Text passage ->
BEGIN

JOHN HOOD COLUMN: Imperial City loses on mandates

On Sept. 15, I wrote a column responding to President Joe Biden’s announcement of a new federal mandate that large employers, federal contractors, and certain other business establishments require their employees either to be vaccinated or to undergo frequent COVID-19 testing.

John Hood

“Although an advocate of vaccination,” I stated, “I strongly oppose President Joe Biden’s attempt to force private companies to make vaccination or weekly testing a condition of employment. His order violates fundamental principles of federalism and the separation of powers. It is also a violation of the statutes governing federal rulemaking.”

Many readers disagreed. Of course the president has the authority to impose a vaccine mandate on companies receiving federal contracts or Medicare dollars, my critics insisted, or to impose such a mandate on any private employer via the Occupational Safety and Health Administration (OSHA).

Well, so far Biden’s policy has fared poorly in the courts. Two judges struck down the mandate on federal contractors. Two other judges struck down the mandate on medical providers. And citing both statutory and constitutional violations, the Fifth Circuit Court of Appeals struck down the president’s attempt to use OSHA to compel vaccine compliance at large employers.

END

Information provided ->
BEGIN

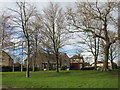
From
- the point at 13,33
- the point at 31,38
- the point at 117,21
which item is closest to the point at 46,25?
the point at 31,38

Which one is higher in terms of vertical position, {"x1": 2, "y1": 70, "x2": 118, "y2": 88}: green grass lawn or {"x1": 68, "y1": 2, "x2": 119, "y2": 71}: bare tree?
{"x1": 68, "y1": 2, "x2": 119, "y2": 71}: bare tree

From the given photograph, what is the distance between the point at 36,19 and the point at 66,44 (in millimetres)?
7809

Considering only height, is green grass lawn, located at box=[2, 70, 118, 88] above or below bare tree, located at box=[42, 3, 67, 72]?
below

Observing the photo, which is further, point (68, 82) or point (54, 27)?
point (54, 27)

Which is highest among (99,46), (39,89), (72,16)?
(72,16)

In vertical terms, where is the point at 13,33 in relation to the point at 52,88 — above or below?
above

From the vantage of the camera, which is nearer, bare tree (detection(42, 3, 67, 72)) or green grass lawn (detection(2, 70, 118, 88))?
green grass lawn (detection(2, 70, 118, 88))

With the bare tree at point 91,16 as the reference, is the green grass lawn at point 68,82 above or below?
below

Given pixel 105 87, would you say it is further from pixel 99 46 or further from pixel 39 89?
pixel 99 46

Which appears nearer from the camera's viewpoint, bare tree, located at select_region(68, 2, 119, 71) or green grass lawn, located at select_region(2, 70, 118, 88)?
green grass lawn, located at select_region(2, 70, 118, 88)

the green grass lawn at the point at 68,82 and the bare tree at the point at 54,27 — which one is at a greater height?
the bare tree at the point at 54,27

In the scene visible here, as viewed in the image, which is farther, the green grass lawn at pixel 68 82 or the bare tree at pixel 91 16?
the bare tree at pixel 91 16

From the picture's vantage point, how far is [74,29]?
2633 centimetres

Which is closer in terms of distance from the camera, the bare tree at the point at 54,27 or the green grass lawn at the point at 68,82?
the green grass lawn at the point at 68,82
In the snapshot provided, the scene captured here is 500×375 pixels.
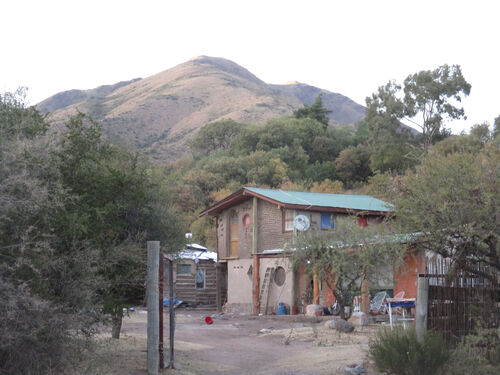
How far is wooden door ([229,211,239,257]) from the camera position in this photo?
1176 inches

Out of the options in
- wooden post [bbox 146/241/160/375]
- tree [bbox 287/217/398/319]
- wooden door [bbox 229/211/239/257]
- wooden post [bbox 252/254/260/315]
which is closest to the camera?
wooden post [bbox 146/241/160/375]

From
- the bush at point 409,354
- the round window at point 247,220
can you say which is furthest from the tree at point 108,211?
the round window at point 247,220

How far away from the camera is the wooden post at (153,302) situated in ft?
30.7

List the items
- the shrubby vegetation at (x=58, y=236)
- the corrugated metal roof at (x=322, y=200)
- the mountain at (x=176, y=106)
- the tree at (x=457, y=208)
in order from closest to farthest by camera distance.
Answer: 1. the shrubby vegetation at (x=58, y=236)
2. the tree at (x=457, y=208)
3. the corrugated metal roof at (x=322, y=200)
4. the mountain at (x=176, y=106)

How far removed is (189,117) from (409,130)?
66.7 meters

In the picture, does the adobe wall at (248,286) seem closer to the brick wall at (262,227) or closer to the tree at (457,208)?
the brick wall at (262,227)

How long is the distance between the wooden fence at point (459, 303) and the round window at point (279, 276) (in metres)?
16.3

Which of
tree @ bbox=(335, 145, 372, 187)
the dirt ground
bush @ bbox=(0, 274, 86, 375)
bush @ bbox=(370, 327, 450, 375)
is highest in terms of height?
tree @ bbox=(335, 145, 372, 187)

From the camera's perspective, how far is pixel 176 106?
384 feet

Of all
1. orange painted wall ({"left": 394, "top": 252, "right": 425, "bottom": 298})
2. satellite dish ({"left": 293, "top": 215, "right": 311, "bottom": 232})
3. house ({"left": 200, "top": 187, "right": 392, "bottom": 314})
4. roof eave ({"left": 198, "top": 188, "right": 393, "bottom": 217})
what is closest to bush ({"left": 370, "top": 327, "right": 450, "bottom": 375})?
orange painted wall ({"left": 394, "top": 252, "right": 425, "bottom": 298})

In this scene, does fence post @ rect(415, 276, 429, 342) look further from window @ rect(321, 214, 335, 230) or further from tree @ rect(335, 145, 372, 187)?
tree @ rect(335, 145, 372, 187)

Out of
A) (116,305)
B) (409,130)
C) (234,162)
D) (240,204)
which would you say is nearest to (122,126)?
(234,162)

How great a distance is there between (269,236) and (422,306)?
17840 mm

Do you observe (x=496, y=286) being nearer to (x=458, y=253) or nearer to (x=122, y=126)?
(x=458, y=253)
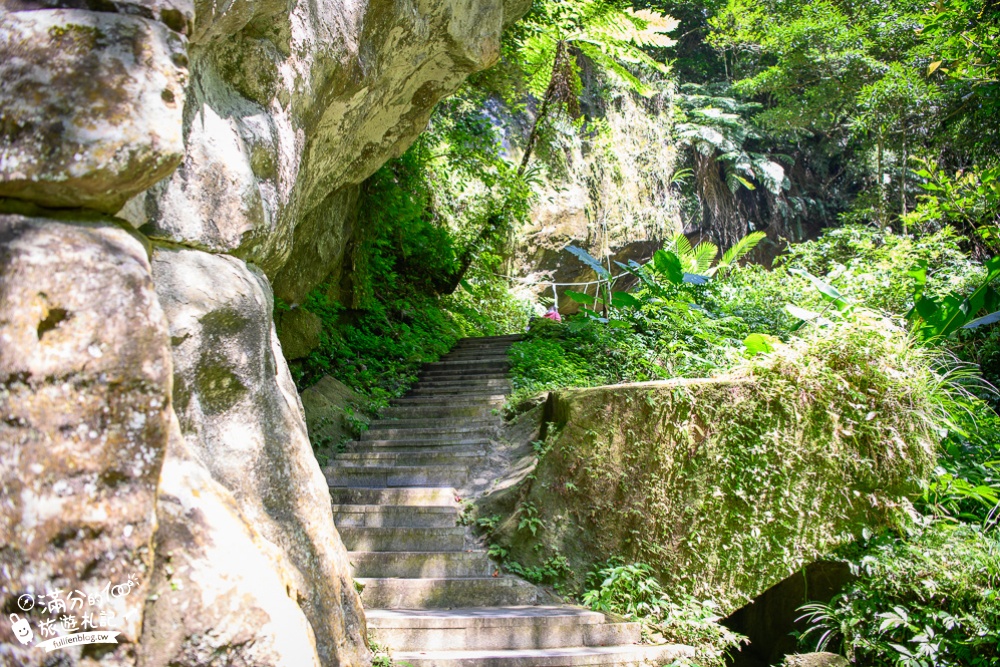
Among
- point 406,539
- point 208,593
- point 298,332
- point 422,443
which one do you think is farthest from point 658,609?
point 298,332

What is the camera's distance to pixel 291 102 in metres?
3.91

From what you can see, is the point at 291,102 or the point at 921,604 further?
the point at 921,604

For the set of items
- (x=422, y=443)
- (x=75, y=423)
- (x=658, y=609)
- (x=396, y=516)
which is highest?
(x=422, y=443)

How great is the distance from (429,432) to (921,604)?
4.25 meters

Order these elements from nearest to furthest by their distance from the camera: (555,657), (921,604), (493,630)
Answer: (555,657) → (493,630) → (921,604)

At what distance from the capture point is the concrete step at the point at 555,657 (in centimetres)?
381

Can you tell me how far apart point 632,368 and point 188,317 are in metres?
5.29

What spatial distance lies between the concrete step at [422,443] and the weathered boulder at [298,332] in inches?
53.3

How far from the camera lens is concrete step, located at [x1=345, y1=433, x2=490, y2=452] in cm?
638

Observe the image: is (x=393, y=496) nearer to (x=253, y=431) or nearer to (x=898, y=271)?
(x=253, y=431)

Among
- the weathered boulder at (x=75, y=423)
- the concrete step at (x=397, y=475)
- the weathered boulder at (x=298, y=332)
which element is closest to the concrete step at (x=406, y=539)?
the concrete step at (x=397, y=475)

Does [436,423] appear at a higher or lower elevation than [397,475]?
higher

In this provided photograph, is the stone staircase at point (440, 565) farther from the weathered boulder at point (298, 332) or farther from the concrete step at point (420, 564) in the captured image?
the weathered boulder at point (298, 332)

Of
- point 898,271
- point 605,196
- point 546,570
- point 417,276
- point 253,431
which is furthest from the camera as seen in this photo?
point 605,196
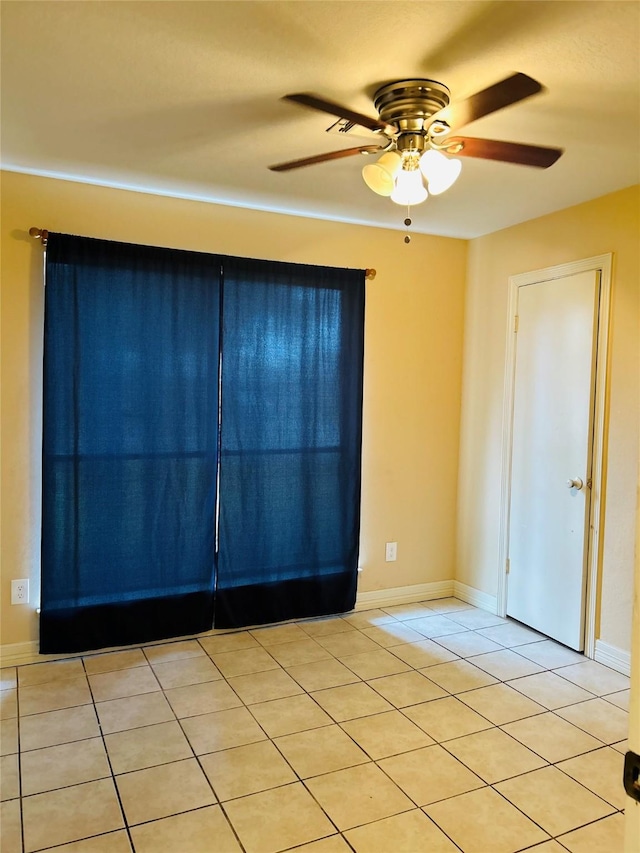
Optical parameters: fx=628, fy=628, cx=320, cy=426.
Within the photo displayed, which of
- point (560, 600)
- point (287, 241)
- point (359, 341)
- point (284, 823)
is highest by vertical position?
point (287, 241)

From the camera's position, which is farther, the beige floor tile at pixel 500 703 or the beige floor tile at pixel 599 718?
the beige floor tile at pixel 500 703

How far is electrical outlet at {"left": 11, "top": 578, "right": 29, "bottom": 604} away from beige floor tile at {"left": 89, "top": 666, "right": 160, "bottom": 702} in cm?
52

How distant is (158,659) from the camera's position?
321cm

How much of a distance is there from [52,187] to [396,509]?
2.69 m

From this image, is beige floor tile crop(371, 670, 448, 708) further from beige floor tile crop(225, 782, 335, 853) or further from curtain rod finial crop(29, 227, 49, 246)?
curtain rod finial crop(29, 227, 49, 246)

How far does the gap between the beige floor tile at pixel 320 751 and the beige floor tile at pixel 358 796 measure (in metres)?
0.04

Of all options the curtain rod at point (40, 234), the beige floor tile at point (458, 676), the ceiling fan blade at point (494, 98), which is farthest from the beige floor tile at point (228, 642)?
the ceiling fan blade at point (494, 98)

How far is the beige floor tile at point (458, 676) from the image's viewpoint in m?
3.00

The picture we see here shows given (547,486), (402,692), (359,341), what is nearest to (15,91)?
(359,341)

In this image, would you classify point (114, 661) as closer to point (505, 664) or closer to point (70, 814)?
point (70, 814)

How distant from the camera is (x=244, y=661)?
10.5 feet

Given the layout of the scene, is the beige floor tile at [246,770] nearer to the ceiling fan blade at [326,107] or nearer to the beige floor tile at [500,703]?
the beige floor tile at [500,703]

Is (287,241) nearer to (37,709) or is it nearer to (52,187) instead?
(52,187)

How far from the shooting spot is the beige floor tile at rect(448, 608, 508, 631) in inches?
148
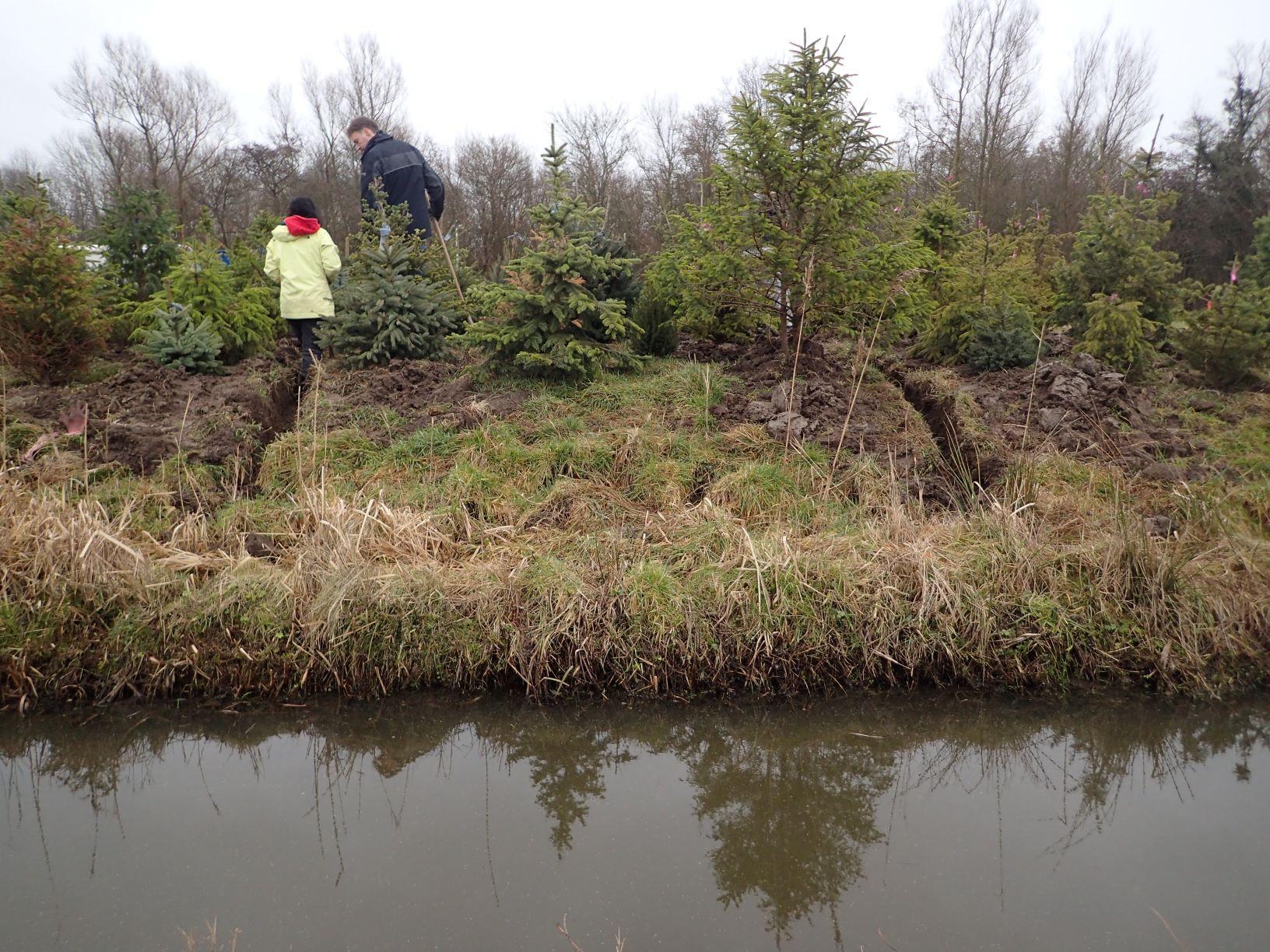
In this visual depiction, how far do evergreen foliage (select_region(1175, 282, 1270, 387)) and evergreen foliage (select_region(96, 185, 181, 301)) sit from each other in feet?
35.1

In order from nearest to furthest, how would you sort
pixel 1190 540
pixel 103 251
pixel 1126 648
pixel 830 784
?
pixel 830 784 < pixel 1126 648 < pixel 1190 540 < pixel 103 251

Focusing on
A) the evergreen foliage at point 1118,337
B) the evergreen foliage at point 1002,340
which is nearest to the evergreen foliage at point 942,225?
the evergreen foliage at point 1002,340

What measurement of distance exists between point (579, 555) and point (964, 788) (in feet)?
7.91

END

Exercise requirements ->
[a] According to the column above, which court struck down the president's attempt to use OSHA to compel vaccine compliance at large employers?
[b] Reproduce the part of the column above between "Well, so far" and "at large employers.", inclusive.

Solution set ->
[a] The Fifth Circuit Court of Appeals.

[b]
Well, so far Biden’s policy has fared poorly in the courts. Two judges struck down the mandate on federal contractors. Two other judges struck down the mandate on medical providers. And citing both statutory and constitutional violations, the Fifth Circuit Court of Appeals struck down the president’s attempt to use OSHA to compel vaccine compliance at large employers.